Data-driven Structure Detection in Optimization: Decomposition, Hub Location, and Brain Connectivity

Abstract

Employing data-driven methods to efficiently solve practical and large optimization problems is a recent trend that focuses on identifying patterns and structures in the problem data to help with its solution. In this thesis, we investigate this approach as an alternative to tackle real life large scale optimization problems which are hard to solve via traditional optimization techniques. We look into three different levels on which data-driven approaches can be used for optimization problems.

The first level is the highest level, namely, model structure. Certain classes of mixed-integer programs are known to be efficiently solvable by exploiting special structures embedded in their constraint matrices. One such structure is the bordered block diagonal (BBD) structure that lends itself to Dantzig-Wolfe reformulation (DWR) and branch-and-price. Given a BBD structure for the constraint matrix of a general MIP, several platforms (such as COIN/DIP, SCIP/GCG and SAS/ DECOMP) exist that can perform automatic DWR of the problem and solve the MIP using branch-and-price. The challenge of using branch-and-price as a general-purpose solver, however, lies in the requirement of the knowledge of a structure a priori. We propose a new algorithm to automatically detect BBD structures inherent in a matrix. We start by introducing a new measure of goodness to capture desired features in BBD structures such as minimal border size, block cohesion and granularity of the structure. The main building block of the proposed approach is the modularity-based community detection in lieu of traditional graph/hypergraph partitioning methods to alleviate one major drawback of the existing approaches in the literature: predefining the number of blocks. When tested on MIPLIB instances using the SAS/DECOMP framework, the proposed algorithm was found to identify structures that, on average, lead to significant improvements both in computation time and optimality gap compared to those detected by the state-of-the-art BBD detection techniques in the literature.

## DATA SECTION

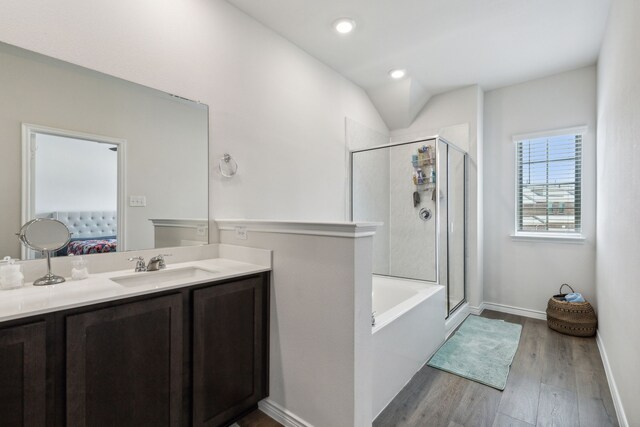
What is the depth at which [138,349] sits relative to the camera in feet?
4.06

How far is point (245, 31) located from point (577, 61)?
3.23 meters

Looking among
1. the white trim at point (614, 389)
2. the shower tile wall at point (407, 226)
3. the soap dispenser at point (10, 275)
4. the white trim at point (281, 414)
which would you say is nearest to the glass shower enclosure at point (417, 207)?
the shower tile wall at point (407, 226)

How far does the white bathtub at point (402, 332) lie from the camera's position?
175 cm

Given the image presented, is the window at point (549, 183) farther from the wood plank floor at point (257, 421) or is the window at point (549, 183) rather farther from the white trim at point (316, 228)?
the wood plank floor at point (257, 421)

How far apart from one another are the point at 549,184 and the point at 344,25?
2.82 m

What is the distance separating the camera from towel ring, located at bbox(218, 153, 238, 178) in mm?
2111

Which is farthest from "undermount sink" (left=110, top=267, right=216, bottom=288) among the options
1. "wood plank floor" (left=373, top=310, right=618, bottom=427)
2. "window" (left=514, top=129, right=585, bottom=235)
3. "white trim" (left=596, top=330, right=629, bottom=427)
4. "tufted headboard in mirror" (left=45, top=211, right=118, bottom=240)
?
"window" (left=514, top=129, right=585, bottom=235)

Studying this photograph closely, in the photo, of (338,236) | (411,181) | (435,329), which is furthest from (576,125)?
(338,236)

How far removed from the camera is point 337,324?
146cm

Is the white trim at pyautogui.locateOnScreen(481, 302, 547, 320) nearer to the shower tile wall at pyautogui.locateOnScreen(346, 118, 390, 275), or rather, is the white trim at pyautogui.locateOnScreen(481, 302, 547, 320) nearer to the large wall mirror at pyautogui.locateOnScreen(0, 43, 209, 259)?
the shower tile wall at pyautogui.locateOnScreen(346, 118, 390, 275)

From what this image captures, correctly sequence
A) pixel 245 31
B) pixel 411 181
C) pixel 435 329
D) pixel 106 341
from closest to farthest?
pixel 106 341
pixel 245 31
pixel 435 329
pixel 411 181

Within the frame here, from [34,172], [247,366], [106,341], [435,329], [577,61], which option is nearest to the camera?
[106,341]

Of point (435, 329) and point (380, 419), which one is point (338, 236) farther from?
point (435, 329)

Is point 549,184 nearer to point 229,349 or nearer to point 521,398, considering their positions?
point 521,398
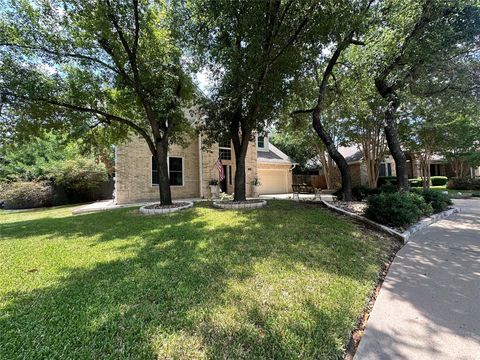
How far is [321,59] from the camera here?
9.43 m

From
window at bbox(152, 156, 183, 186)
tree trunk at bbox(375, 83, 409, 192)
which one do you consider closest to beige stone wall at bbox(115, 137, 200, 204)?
window at bbox(152, 156, 183, 186)

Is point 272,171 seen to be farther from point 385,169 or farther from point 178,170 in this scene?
point 385,169

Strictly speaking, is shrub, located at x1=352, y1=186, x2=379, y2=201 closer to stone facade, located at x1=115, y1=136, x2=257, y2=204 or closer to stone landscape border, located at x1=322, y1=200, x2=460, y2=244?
stone landscape border, located at x1=322, y1=200, x2=460, y2=244

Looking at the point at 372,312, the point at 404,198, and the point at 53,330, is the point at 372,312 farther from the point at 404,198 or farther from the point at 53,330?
the point at 404,198

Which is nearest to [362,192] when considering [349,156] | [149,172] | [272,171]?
[272,171]

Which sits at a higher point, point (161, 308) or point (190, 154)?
point (190, 154)

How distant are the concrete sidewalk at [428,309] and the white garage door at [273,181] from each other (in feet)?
51.8

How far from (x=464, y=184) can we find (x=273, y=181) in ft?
51.3

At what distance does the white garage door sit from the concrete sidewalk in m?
15.8

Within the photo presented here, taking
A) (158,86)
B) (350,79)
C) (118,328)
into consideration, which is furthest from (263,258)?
(350,79)

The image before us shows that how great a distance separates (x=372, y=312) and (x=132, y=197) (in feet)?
42.9

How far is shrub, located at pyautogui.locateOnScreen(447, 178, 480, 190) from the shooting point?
19.2 metres

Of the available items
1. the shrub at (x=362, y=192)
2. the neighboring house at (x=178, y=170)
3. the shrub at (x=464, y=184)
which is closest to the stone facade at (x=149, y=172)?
the neighboring house at (x=178, y=170)

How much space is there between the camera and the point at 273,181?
829 inches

## WHAT NEEDS TO BE DONE
State whether each statement agrees with the thesis abstract, answering yes or no and quoting the words that decide it: (a) The proposed algorithm needs the number of blocks fixed in advance. (b) The algorithm was tested on MIPLIB instances within the SAS/DECOMP framework. (c) The bordered block diagonal structure lends itself to Dantzig-Wolfe reformulation and branch-and-price. Work only from the thesis abstract, not from the records.

## SOLUTION TO THIS EXERCISE
(a) No: "to alleviate one major drawback of the existing approaches in the literature: predefining the number of blocks"
(b) Yes: "When tested on MIPLIB instances using the SAS/DECOMP framework"
(c) Yes: "the bordered block diagonal (BBD) structure that lends itself to Dantzig-Wolfe reformulation (DWR) and branch-and-price"